# Math Help - trig substitution

1. ## trig substitution

the question was:
integral of squareroot(x^2-1) over x^2 dx
I substituted x for secx(t), and now I have tan^2(t)/sec(t) dt. I have no idea what to do from here, please help!
EDIT: Now I figured out it can be simplified to the integral of sin^2t/cost dt , or (1-cos(2t))/2cost dt. Still can't figure it out or know which one to continue with...

Oh, also tried to do another problem,
integral of x^3 times squareroot(9+4x^2)dx
I think I'm supposed to substitute 3tan(t) in for x, but then I have the integral of 27tan^3(t) times 3 the squareroot of (1+4tan^2(t)) dt
and with the 4 in there I can't change it to sec^2(t), so what do I do?

Any help with either would be much appreciated, thank you!!

2. Doing some rearrangement:

$\int \frac{\sqrt{x^2-1}}{x^2}dx = \int (\frac{1}{\sqrt{x^2-1}} - \frac{1}{x^2 \sqrt{x^2-1}})dx$

The first part is: $\int \frac{1}{\sqrt{x^2-1}}dx = cosh^{-1}x + C$

but I tried integration by parts and all sorts of substitutions but still couldn't get that second part.

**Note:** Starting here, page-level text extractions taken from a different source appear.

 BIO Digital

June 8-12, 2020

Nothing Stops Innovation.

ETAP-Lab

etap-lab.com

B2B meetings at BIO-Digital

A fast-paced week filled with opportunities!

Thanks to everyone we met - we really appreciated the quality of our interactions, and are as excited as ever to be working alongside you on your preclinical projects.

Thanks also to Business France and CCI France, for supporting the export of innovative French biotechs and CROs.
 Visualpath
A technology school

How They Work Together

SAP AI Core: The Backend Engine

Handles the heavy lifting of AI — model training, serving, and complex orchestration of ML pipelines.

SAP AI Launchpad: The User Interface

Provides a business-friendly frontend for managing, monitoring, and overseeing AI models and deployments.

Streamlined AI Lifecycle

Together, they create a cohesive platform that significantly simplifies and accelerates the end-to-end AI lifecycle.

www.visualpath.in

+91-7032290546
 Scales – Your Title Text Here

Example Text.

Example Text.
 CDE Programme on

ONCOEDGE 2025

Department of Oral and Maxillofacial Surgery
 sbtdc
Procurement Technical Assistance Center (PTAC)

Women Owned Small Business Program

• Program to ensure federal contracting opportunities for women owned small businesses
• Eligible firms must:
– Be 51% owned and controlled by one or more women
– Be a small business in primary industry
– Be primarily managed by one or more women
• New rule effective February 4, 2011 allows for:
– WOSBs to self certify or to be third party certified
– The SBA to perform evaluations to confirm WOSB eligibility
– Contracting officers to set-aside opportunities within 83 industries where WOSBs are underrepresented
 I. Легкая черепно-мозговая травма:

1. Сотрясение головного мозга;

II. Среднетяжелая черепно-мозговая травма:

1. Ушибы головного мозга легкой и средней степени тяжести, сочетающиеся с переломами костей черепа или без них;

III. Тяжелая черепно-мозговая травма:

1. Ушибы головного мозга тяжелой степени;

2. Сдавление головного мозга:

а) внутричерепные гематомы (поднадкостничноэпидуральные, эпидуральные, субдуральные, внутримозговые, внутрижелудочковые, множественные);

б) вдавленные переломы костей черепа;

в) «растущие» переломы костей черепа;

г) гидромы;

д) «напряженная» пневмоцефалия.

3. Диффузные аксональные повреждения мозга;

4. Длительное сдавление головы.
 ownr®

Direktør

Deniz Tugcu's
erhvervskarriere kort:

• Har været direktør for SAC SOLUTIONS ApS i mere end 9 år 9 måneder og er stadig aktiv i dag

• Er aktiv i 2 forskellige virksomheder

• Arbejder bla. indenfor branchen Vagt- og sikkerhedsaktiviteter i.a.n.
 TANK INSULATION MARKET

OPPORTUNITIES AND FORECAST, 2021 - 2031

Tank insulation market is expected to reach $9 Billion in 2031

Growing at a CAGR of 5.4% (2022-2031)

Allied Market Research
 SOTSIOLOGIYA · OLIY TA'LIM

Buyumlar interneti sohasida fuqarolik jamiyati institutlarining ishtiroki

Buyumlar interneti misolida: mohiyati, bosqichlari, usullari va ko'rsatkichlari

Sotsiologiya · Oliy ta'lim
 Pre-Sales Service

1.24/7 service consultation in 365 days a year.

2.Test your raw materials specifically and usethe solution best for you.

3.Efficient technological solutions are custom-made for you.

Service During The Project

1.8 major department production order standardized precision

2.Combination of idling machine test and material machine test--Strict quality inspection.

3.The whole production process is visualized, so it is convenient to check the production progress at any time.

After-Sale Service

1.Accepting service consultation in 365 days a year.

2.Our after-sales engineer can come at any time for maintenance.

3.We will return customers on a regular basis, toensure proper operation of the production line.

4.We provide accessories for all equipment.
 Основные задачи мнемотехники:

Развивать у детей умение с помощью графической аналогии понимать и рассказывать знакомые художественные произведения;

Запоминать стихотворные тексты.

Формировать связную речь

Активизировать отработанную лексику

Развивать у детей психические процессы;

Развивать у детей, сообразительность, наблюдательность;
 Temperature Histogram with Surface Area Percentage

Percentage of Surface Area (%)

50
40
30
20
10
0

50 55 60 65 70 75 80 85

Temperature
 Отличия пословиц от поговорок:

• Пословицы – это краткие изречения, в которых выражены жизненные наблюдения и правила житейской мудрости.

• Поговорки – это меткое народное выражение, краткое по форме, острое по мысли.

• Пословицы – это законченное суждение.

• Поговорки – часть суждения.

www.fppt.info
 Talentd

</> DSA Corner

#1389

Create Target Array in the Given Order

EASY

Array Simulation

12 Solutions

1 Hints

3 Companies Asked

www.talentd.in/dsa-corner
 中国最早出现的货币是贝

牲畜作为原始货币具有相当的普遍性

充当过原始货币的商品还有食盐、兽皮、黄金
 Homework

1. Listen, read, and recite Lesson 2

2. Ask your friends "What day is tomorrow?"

However using a calculator I got the answer for the second part and worked back, but this process would not be obvious unless you knew the answer:

$\int \frac{1}{x^2 \sqrt{x^2-1}}dx = \int (\frac{1}{\sqrt{x^2-1}} - \frac{\sqrt{x^2-1}}{x^2})dx$ $= \int \frac{x^2 - (x^2-1)}{x^2 \sqrt{x^2-1}}dx = \int \frac{\frac{x^2}{\sqrt{x^2-1}}-\sqrt{x^2-1}}{x^2}dx$

$= \int \frac{x\frac{d}{dx}(\sqrt{x^2-1})-\frac{d}{dx}(x)\sqrt{x^2-1}}{x^2}dx = \int \frac{d}{dx}(\frac{\sqrt{x^2-1}}{x})dx$ $= \frac{\sqrt{x^2-1}}{x} + c$

Hence the answer is: $\int = cosh^{-1}x - \frac{\sqrt{x^2-1}}{x} + C$

3. as for the second part, put $x=\frac1t$ and you'll get a very easy integral to solve.